The Homes & Communities Agency launched a programme in May 2009 to encourage larger investors to provide funding for a portion of the housing sector, specifically that of large-scale, market-rate rental housing. Called the Private Rental Sector Initiative (PRSI), it has been successful at attracting some insurance companies and pension funds to this form of real asset investing, providing ฝากขายที่ดิน the income flow that those kinds of investors seek.
These smaller-scale investors often absorbed operational expenses associated with market-rate rentals, whereas pension funds and other institutional investors need to generate returns that help them meet their liabilities. For them, commercial property was the more attractive draw.
But a 2014 report from Jones Lang LaSalle (JLL) shows that PRSI, otherwise known as the "build-to-let" programme, has successfully drawn £5 billion into the private rented communities sector. JLL's head of residential investment commented on "a significant wall of money seeking UK residential assets," and that this indicates that "wall" is in fact building walls, roofs and floors in the high-demand housing markets of the UK, inside and outside of London - including in Edinburgh and Manchester.
Why is this model succeeding now? High demand for rental properties at market rates, not social housing, is an emerging factor. A larger portion of households rent instead of owning today than before the financial crisis of 2008. Part of the PRSI initiative is in how it encourages municipalities to sell publicly owned lands for this investment, and to expedite planning procedures for getting these built.

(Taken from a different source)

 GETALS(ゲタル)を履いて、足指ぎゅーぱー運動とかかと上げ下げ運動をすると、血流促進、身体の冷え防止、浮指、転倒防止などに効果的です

But there remain challenges that dissuade some institutional investors. One is that the data and metrics typically employed in the commercial property sector are lacking in residential rentals. JLL also suggests rebranding this type of housing as "private rented communities," to provide emphasis on the tenant-centric approach. The funding models too might be altered to attract long-term institutional investment money to what is still considered more risky development. "It's innovation and friendlier planning processes", says JLL, "which brings forward more money."
Still, larger and individual investors see strong prospects in residential development because of the continued shortage of housing that fails to meet population growth in the UK. With shifting centres of population attracted to new employers the homes that exist are not necessarily where the jobs are.
Investors looking at any part of the residential development sector need to consult with an independent financial advisor who can sort through the various options in light of the investor's own wealth development plans.